L’HISTOIRE ENGAGÉE DU PÈRE D’AUDREY PULVAR

Le saviez-vous ? La journaliste Audrey Pulvar est la fille de Marc Pulvar, un grand militant martiniquais qui était très connu pour son engagement dans la cause des travailleurs et pour la Martinique. Il était dévoué dans son combat allant même jusqu’à l’affrontement avec des milices patronales et était intraitable avec les patrons, en particulier Békés.

Né le 25 avril 1936 en Martinique,  Marc Pulvar était l’un des fondateurs et le secrétaire général de la centrale syndicale des travailleurs martiniquais (CSTM), premier syndicat indépendant des organisations françaises, créé en 1974 à la suite de la répression de la grève du Chalvet.

Avant de se lancer dans la politique, il a enseigné dans l’école privée qu’il a créée avec Edouard Glissant, l’IME (Institut Martiniquais d’Études). Mais très rapidement, la défense des travailleurs empiète sur son activité professionnelle et il devient une figure dans les années 1977-2000 du combat contre l’injustice sociale régnant en Martinique.

Marc Pulvar était également membre de l’organisation de la jeunesse anticolonialiste de la Martinique, et signataire du manifeste La Martinique aux Martiniquais, ce qui lui a valu d’être inquiété une première fois par les autorités. Il a longtemps était la cible des autorités et des patrons, mais il était aussi reconnu pour sa spécialité dans la défense des travailleurs aux prud’hommes (y compris du patronat). Le droit du travail n’avait aucun secret pour lui, ce qui lui a valu de gagner environ 500 procès.

Papa Pulvar était un homme de terrain qui n’avait pas froid aux yeux. Il n’hésitait pas à être au premier rang dans les grèves lorsqu’il fallait parfois affronter les policiers ou les gardes mobiles. Un jour, il s’est retrouvé coincé entre quatre containers sur le port de Fort-de-France où une bande de « dogs », payés par les Békés, tentèrent de le tuer. Pendant très longtemps, il était l’homme à abattre. Étant donné qu’il était difficile de l’atteindre directement, ses détracteurs l’accusèrent d’être un avocat marron et de recevoir des rémunérations occultes des mains de ceux qu’il défendait aux Prud’hommes.

Marc Pulvar décédera, à la suite d’un cancer dans la nuit du dimanche 3 février 2008 au CHU de la Meynard en Martinique à l’âge de 72 ans.

Son courage, son engagement et sa dignité restent dans tous les esprits des Martiniquais.

Entrées fournies:
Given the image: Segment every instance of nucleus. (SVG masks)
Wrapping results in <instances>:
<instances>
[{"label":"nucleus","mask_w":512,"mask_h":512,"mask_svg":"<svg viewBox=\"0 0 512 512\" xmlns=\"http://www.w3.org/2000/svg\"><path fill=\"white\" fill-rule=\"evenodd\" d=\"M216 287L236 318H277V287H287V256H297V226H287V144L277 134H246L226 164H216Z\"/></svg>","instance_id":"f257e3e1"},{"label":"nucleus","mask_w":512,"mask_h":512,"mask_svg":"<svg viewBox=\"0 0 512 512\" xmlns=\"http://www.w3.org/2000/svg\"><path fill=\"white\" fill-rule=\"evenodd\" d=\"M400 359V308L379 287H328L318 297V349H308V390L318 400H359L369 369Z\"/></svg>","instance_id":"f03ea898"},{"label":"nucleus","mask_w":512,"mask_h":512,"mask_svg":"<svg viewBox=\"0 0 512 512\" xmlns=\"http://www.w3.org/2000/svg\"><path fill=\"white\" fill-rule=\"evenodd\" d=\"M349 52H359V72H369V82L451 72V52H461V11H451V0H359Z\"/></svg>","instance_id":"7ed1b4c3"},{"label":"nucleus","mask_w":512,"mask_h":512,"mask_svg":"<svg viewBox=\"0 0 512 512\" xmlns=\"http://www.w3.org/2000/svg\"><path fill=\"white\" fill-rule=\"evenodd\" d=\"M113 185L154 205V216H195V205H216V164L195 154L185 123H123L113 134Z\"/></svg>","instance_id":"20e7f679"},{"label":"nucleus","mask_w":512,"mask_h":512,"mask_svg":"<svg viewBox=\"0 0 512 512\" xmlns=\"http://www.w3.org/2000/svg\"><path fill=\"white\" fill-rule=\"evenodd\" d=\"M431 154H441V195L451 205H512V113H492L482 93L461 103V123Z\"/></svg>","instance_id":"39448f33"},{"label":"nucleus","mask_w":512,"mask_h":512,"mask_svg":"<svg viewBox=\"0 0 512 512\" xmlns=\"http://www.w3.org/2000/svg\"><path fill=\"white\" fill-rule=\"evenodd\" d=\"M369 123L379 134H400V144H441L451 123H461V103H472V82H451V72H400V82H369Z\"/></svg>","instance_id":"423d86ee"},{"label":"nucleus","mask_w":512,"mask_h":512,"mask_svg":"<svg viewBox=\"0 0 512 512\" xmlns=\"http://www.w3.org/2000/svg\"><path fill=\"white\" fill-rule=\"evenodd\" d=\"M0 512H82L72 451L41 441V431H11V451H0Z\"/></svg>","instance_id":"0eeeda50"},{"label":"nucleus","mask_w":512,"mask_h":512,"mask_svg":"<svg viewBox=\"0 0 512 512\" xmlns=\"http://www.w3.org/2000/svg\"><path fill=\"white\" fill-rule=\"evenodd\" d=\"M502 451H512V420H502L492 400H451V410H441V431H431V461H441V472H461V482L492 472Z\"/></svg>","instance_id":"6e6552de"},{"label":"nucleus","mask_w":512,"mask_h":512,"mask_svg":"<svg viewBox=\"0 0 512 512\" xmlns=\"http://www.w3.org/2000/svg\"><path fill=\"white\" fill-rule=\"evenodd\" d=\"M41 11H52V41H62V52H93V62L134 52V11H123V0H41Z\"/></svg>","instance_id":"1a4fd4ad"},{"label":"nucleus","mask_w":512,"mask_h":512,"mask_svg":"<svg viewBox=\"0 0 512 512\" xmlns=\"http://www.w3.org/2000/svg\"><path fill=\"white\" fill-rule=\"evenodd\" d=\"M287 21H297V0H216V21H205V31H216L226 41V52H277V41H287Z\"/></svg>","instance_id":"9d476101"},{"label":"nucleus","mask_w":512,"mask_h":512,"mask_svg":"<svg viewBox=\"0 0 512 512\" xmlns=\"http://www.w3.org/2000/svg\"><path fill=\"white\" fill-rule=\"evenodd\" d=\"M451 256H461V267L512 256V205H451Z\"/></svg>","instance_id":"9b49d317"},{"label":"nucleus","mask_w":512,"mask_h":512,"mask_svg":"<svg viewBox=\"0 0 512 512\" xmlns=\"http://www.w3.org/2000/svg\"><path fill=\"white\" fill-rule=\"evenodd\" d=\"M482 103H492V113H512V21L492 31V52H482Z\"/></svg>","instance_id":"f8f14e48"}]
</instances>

Consigne: Réécrivez le passage de l'article sur Marc Pulvar qui commence par « L’HISTOIRE ENGAGÉE DU » et va jusqu'à « en particulier Békés. », en remplaçant « militant » par « syndicaliste ». Servez-vous seulement de l'article sur Marc Pulvar.

Réponse rédigée:
L’HISTOIRE ENGAGÉE DU PÈRE D’AUDREY PULVAR

Le saviez-vous ? La journaliste Audrey Pulvar est la fille de Marc Pulvar, un grand syndicaliste martiniquais qui était très connu pour son engagement dans la cause des travailleurs et pour la Martinique. Il était dévoué dans son combat allant même jusqu’à l’affrontement avec des milices patronales et était intraitable avec les patrons, en particulier Békés.